[Scene-based reasoning records]
Start

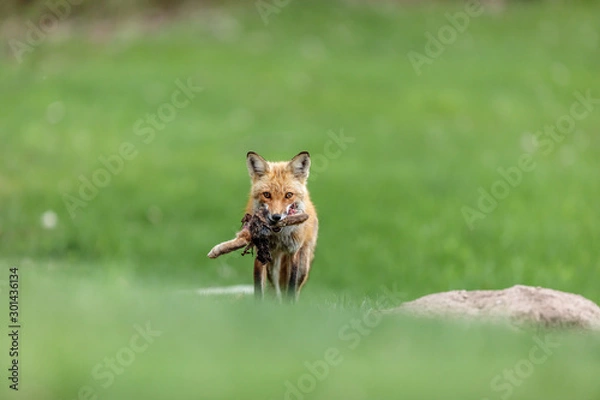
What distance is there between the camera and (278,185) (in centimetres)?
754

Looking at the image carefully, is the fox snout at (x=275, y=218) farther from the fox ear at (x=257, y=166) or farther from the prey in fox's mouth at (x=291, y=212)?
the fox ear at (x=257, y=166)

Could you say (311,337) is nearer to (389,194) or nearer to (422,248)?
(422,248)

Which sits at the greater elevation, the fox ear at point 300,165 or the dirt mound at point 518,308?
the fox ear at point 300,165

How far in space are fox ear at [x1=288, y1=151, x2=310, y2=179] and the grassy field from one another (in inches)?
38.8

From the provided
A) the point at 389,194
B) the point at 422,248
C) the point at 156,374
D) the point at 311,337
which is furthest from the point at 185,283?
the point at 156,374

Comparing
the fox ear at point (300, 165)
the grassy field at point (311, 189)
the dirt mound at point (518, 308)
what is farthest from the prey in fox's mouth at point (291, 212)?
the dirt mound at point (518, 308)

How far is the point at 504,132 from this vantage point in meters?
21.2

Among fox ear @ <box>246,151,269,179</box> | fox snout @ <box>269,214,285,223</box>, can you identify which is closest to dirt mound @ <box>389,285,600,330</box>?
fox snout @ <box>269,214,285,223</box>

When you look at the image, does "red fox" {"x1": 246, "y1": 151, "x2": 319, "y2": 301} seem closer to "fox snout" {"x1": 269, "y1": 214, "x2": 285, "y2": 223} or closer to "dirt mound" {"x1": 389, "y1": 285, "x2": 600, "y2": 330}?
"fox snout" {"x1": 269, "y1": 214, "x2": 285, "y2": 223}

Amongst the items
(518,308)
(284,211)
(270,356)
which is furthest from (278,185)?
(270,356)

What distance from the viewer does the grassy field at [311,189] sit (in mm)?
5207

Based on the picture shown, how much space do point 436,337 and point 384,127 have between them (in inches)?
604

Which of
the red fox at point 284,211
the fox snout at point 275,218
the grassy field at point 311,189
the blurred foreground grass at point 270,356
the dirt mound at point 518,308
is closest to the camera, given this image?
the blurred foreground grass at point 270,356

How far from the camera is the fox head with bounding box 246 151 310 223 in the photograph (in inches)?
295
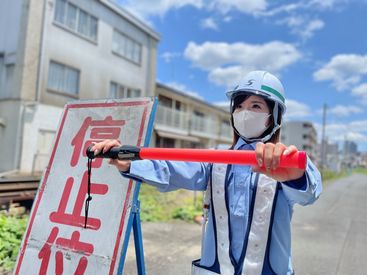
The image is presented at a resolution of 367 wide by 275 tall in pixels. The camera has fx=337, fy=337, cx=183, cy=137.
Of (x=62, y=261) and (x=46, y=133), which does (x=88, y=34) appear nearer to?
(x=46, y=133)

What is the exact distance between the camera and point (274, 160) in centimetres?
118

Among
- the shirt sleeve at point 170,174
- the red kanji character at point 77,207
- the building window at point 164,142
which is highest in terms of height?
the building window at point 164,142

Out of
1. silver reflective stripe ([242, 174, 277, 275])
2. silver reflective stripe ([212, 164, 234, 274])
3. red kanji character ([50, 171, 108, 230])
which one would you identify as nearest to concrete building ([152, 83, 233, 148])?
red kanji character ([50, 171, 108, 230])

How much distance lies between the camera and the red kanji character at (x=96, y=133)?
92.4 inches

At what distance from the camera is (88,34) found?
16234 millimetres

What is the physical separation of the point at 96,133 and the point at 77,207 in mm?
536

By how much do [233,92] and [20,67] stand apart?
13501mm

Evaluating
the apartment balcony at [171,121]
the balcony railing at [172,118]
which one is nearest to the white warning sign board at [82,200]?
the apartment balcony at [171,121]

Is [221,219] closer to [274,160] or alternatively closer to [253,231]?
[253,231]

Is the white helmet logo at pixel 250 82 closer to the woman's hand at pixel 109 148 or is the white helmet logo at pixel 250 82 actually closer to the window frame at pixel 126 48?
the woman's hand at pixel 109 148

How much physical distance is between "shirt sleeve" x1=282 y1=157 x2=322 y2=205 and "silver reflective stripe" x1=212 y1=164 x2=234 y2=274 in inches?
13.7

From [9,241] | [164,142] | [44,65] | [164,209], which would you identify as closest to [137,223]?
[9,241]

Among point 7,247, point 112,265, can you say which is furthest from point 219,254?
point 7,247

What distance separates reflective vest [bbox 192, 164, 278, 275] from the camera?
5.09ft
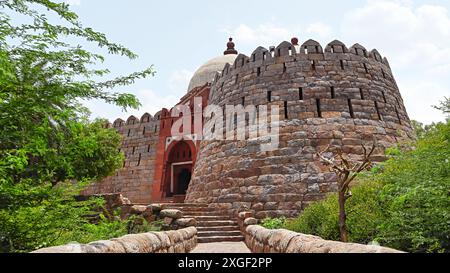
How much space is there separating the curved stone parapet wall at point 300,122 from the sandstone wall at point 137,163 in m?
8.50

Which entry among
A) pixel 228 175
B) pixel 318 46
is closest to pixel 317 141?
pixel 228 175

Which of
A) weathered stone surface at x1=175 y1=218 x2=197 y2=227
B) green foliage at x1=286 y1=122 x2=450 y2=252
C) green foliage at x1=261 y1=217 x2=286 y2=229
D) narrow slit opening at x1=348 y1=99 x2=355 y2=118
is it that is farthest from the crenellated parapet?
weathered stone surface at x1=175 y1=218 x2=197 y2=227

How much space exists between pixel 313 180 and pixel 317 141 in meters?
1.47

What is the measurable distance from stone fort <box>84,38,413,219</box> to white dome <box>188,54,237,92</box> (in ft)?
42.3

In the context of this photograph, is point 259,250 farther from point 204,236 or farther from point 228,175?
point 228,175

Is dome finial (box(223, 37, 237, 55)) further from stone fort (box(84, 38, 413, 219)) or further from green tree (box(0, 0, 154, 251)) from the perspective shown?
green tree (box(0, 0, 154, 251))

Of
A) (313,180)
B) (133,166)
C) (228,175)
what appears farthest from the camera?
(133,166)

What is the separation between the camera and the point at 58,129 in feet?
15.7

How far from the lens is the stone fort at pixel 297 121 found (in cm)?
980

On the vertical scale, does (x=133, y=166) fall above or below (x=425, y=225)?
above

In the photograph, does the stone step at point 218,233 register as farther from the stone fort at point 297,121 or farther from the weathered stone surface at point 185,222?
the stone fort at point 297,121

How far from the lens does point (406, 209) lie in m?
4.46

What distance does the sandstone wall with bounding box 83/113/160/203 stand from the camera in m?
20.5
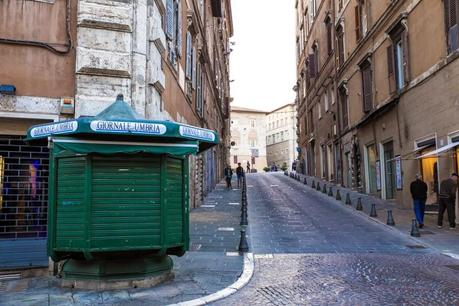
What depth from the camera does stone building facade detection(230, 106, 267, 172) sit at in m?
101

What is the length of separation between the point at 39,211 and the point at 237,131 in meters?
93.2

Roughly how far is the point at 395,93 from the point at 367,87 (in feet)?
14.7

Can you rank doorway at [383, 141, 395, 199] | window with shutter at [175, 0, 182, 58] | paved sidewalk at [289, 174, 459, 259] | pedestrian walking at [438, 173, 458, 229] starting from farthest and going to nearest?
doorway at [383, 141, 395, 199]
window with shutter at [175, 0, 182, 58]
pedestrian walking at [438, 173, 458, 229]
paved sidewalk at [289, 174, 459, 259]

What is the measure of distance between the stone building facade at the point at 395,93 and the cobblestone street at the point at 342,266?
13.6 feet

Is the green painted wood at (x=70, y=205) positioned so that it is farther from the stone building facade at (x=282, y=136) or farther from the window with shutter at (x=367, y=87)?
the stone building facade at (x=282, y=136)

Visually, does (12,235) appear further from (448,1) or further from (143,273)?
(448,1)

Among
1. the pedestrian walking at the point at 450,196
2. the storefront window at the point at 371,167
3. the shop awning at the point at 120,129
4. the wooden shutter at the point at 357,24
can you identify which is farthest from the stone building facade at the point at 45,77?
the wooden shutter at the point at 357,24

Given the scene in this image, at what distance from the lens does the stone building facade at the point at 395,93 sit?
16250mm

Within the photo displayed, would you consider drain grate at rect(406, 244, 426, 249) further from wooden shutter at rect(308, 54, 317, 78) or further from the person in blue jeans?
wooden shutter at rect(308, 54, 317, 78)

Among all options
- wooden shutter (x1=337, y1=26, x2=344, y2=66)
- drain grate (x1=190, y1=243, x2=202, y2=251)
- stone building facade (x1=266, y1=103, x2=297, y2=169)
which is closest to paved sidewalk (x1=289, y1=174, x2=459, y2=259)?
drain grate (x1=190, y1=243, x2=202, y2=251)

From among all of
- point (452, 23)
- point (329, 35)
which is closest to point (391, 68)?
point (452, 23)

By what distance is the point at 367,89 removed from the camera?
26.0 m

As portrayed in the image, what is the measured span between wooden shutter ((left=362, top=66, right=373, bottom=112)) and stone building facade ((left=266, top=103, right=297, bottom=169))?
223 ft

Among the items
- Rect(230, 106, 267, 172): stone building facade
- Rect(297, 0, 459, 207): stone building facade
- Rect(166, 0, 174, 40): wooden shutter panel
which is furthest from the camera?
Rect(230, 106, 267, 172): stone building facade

End

--- GOAL ---
Write out again, unchanged, the material starting with the line that contains "Among the items" and running through the final line of the material, including both of those lines.

--- WRITTEN ANSWER ---
Among the items
- Rect(230, 106, 267, 172): stone building facade
- Rect(297, 0, 459, 207): stone building facade
- Rect(166, 0, 174, 40): wooden shutter panel
which is furthest from the camera?
Rect(230, 106, 267, 172): stone building facade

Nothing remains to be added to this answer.